**Requirement:**
Could you copy out every one of the items below word for word, leaving the pictures out?

**Data to process:**
☆ ☆ ☆ ☆
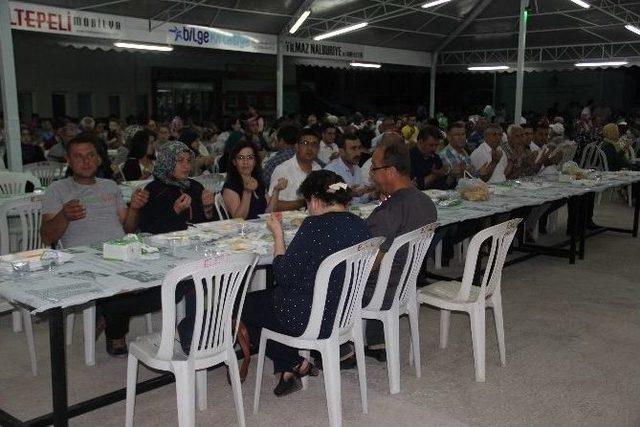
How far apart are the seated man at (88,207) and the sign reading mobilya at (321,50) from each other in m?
8.28

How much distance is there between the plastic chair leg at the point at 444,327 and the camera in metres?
3.78

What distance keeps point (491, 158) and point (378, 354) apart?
3.48 metres

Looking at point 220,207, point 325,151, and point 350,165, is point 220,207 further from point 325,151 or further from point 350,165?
point 325,151

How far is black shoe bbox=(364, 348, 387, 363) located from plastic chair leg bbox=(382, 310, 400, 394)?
393 mm

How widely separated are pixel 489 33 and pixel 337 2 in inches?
180

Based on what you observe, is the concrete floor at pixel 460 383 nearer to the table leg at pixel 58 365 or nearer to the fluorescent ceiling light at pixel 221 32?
the table leg at pixel 58 365

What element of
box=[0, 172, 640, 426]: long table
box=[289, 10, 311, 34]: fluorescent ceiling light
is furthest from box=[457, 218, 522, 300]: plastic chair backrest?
box=[289, 10, 311, 34]: fluorescent ceiling light

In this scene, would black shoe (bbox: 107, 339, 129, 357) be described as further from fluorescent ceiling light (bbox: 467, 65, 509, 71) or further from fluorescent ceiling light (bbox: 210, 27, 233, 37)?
fluorescent ceiling light (bbox: 467, 65, 509, 71)

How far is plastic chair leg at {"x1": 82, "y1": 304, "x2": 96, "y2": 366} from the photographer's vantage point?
11.1ft

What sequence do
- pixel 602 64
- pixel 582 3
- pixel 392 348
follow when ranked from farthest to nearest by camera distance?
1. pixel 602 64
2. pixel 582 3
3. pixel 392 348

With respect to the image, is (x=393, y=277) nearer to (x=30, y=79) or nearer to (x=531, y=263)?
(x=531, y=263)

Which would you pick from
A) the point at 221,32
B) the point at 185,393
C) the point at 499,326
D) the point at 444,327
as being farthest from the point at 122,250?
the point at 221,32

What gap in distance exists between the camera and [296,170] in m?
4.88

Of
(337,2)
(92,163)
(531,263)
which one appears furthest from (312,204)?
(337,2)
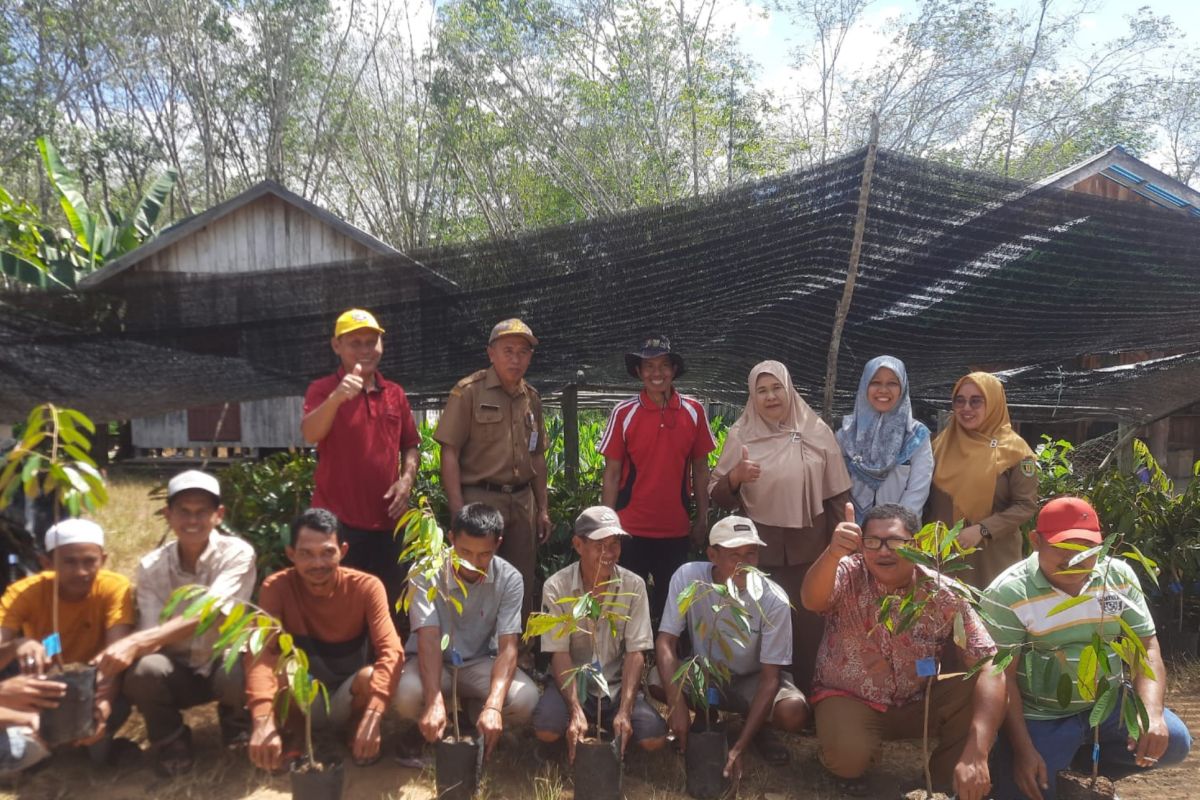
☆ ☆ ☆ ☆
**Answer:**
How far apart are the seated man at (88,207) and the sign reading mobilya at (321,50) from each other in m?
8.28

How much distance is there between the plastic chair leg at the point at 444,327 and the camera in metres?
3.78

What distance keeps point (491, 158) and point (378, 354) apart?
3.48 metres

Looking at point 220,207, point 325,151, and point 350,165, is point 220,207 further from point 325,151 or further from point 350,165?
point 325,151

How far is black shoe bbox=(364, 348, 387, 363) located from plastic chair leg bbox=(382, 310, 400, 394)?
393 mm

How widely separated are pixel 489 33 and pixel 337 2 in inches?
180

Based on what you observe, is the concrete floor at pixel 460 383 nearer to the table leg at pixel 58 365 or nearer to the fluorescent ceiling light at pixel 221 32?
the table leg at pixel 58 365

What element of
box=[0, 172, 640, 426]: long table
box=[289, 10, 311, 34]: fluorescent ceiling light
is furthest from box=[457, 218, 522, 300]: plastic chair backrest?
box=[289, 10, 311, 34]: fluorescent ceiling light

In this scene, would black shoe (bbox: 107, 339, 129, 357) be described as further from fluorescent ceiling light (bbox: 467, 65, 509, 71) or further from fluorescent ceiling light (bbox: 210, 27, 233, 37)?
fluorescent ceiling light (bbox: 467, 65, 509, 71)

How far is plastic chair leg at {"x1": 82, "y1": 304, "x2": 96, "y2": 366} from the photographer's vantage point?
11.1ft

What sequence do
- pixel 602 64
- pixel 582 3
- pixel 392 348
follow when ranked from farthest to nearest by camera distance?
1. pixel 602 64
2. pixel 582 3
3. pixel 392 348

With respect to the image, is (x=393, y=277) nearer to (x=30, y=79) or nearer to (x=531, y=263)?
(x=531, y=263)

Which would you pick from
A) the point at 221,32
B) the point at 185,393
C) the point at 499,326
D) the point at 444,327
as being farthest from the point at 122,250?
the point at 221,32

What gap in distance exists between the camera and [296,170] in m?
4.88

Of
(337,2)
(92,163)
(531,263)
which one appears furthest from (312,204)?
(337,2)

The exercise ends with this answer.